PNP rejects JLP’s crime victory lap
... cites constitutional breach over SOEs, high murder toll under Holness tenure
While the Jamaica Labour Party (JLP) accepts that there is still work to be done in tackling crime islandwide, it insists that the steady decline in murders is reason enough for voters to return the party to Government in the next general election.
Deputy Prime Minister and National Security Minister Dr Horace Chang said the Government’s efforts have begun to yield results, with murders decreasing and law enforcement becoming more effective. This, the JLP believes, has blunted the Opposition’s rhetoric on one of the nation’s most pressing issues.
Chang was speaking at a special Gleaner Editors’ Forum last Thursday, responding to critics who questioned the dramatic fall in murders since the start of the year and the weight it holds going into the looming general election. Days later, at another Gleaner Editors’ forum, Opposition Spokesman on Citizen Security and Productivity Peter Bunting chided the JLP for gaslighting the public with such arguments.
“We needed five years to build out a police force that could deal with the level of crime in the society, and we are seeing it now. And the impact is not only now,” stated Chang, noting that years ago, the target was for fewer than 20 murders in one week. Now, the country is averaging 10, he said.
“The decline started when we got near to 14,000 police officers. We had, in fact, begun to satisfy their transportation and communication problems. You can look at the numbers starting September 2024. It came right after [police] graduation, when we graduated about 300 or so,” said Chang, who claimed that Jamaica has seen 20 weeks with fewer than 20 murders.
“When we get that kind of response in a service like the police force, we are on a trend. The criminals who have been taken to prison and the criminals who have died in shoot-outs are not going to come back to start another wave of crime, and the police force is not going to drop back to 10,000,” he said.
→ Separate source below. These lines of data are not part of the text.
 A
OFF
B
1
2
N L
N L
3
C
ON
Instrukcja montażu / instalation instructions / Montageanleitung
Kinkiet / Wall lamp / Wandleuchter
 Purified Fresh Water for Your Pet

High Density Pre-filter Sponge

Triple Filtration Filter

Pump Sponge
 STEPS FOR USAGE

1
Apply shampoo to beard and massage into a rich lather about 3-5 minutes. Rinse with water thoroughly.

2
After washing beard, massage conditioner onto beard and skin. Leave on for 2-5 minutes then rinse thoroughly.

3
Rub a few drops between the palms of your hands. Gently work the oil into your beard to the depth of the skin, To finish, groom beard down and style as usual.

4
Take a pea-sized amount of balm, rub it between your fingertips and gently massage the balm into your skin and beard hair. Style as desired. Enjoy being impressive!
Backing up Chang’s claims, JLP Senator Marlon Morgan emphasised that the trend began in 2023 with an eight per cent reduction in murders. That figure increased to 19 per cent in 2024, and the current year-to-date decrease stands at around 40 per cent.
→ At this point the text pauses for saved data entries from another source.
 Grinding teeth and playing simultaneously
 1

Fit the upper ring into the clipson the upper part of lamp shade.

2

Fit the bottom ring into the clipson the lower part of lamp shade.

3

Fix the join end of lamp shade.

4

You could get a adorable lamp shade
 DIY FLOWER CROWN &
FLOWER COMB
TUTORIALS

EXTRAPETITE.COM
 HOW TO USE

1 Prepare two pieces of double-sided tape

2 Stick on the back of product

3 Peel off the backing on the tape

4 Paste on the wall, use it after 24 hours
“The sustained reduction in murders that we are seeing is not on account of the police going around and shooting down Jamaicans. That is absolutely not the case. Unfortunately, I’ve picked up that kind of sentiment and commentary on social media and elsewhere among some observers,” said Morgan, who, last month, championed a pushback against critics, calling for greater accountability within the police force.
He also defended the Government’s law-and-order policies, noting that focused deterrence, legislative reform, and tactical deployment have made a difference in hotspots.
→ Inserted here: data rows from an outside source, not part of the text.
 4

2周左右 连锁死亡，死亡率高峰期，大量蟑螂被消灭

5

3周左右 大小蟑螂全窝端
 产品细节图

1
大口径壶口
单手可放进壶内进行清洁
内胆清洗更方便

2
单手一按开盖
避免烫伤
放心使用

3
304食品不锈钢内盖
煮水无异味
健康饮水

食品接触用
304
The Government has projected that murders could fall below 1,000 – a first since 2003, when 976 cases were recorded. In 2014, there were 1,005 murders.
However, the JLP’s celebration of falling crime rates has not gone unchallenged. Just days after Chang’s remarks, Bunting dismissed the Government’s narrative as both misleading and disrespectful to the Jamaican public.
“More Jamaicans have been murdered during PM Holness’ two terms in office than in any other two terms in the history of Jamaica. How can that be deemed a success?” he asked. “For the first eight years of this administration, when the principal strategy responding to violent crime was the serial and routine use of [states of emergency, SOEs], 2,300 more Jamaicans were murdered than if the annual average of the previous PNP administration had just been maintained.”
The Supreme Court recently found that the routine use of SOEs as a crime-fighting tool violated the Constitution.
Bunting attributed the murder reduction to “focused deterrence” – a crime-fighting strategy that the PNP has long lobbied for, he charged.
“In fact, the leader of the Opposition had developed a brief for legislation to achieve a targeted approach to the repeat violent offenders – effectively, a tool for targeted policing (i. e. spearfishing) rather than the SOE’s net-fishing approach,” said Bunting.